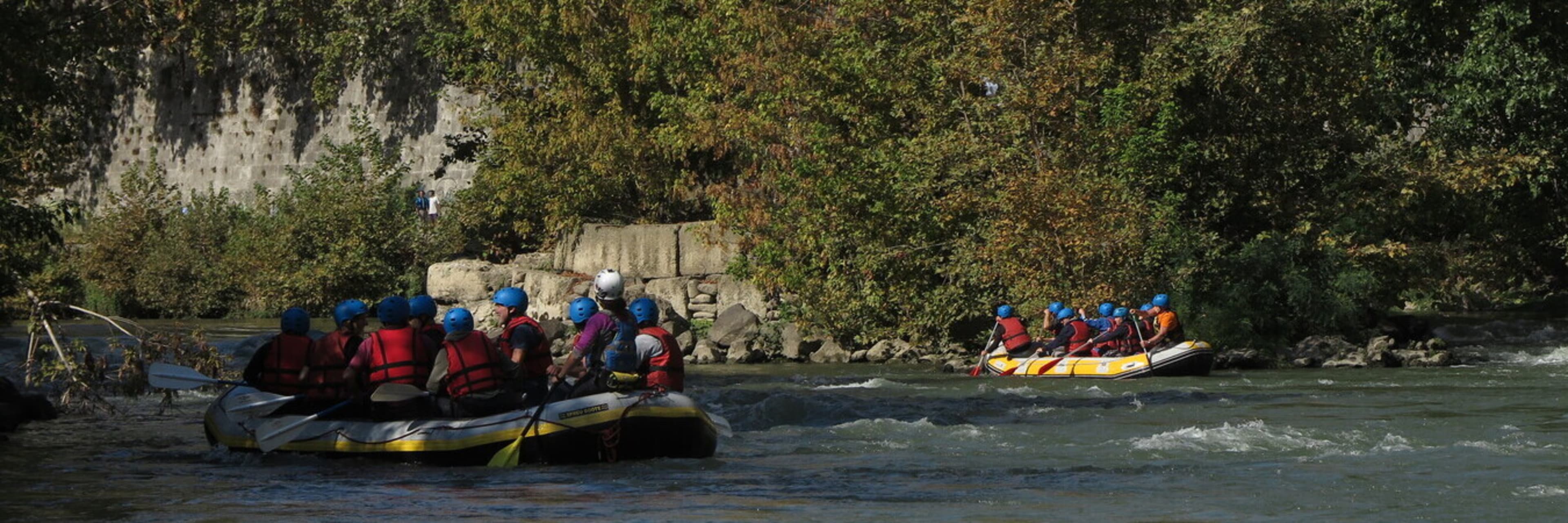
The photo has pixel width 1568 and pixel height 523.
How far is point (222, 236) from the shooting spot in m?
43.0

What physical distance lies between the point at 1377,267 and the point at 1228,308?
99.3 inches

================================

> Task objective:
Rewrite every line of the items above as a JSON list of strings, one string per line, skipping blank lines. Leave the pictures out of the list.

> Result:
[
  "The photo has pixel width 1568 and pixel height 523.",
  "How far is point (222, 236) from the shooting spot in m?",
  "43.0",
  "What physical distance lies between the point at 1377,267 and the point at 1228,308?",
  "99.3 inches"
]